Many questions still remain. If the same killer ciliate was responsible for the 1983 die-off, why did it stay dormant for almost 40 years before striking again? If it’s a newcomer, where did it come from, and how does it spread? And perhaps most important, what can be done to stop it? Kellogg has also been looking for possible treatments that would kill the ciliate but spare the urchins, and she has some promising candidates.

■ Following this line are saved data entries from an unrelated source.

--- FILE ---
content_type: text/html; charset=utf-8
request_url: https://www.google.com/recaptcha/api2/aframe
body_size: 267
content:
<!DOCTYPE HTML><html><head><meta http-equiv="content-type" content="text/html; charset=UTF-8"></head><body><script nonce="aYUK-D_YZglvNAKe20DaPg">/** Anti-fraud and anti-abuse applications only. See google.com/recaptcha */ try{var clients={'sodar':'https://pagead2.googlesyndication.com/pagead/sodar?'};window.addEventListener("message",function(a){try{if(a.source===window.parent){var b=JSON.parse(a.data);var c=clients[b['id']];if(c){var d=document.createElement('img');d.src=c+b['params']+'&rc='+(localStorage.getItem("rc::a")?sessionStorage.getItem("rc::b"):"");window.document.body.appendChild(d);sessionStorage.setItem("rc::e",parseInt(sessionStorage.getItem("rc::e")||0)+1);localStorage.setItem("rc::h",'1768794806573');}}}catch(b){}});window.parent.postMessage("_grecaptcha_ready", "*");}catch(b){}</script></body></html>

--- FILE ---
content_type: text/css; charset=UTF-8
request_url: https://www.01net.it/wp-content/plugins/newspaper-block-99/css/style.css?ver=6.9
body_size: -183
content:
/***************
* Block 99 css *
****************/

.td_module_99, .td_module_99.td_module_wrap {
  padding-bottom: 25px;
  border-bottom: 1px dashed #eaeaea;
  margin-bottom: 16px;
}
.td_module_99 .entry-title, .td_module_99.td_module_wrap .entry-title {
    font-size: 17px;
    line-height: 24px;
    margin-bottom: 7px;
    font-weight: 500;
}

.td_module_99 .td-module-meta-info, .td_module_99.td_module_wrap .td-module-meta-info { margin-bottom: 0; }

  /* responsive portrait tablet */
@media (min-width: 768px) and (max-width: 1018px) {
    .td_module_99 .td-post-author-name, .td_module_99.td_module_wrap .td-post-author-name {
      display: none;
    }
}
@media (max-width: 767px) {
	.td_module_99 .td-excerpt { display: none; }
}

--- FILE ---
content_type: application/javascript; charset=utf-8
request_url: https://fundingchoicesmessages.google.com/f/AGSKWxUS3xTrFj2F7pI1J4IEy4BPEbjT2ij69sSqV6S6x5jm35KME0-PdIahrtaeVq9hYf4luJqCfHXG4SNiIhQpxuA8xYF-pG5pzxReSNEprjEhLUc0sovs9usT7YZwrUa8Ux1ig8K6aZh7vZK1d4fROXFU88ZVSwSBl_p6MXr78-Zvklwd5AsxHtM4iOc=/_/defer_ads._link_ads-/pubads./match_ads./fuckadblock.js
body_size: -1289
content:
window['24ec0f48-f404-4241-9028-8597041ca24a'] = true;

Hewson thinks the team’s success bodes well: Every time they investigate a die-off of this kind, they get a little better at it—and they’ll need to be. Mass-mortality events among wildlife are becoming more common. Climate change is forcing animals to move to new ranges, allowing species that never previously coexisted to trade pathogens. Meanwhile, climatic upheavals and environmental degradation are also subjecting animals to more stress, weakening their immune system. “Things that maybe weren’t related to mass mortality in the past will start to cause new diseases,” Hewson said. The urchin die-off may not have started in exactly this way, but it’s still a harbinger of events to come. “I’d fully expect us to see more of this kind of thing in the future,” he said.

But 40-plus scientists can’t drop everything to investigate every new epidemic; there simply isn’t enough funding, expertise, or person-power to go around. In this case, doing so was clearly worth it, because the long-spined sea urchin is a keystone species—ones that play a disproportionately influential role in holding their ecosystem together. In this age of epidemics, such creatures may get triaged while others are neglected. “It’s going to be a matter of prioritizing, which is very hard,” Breitbart said.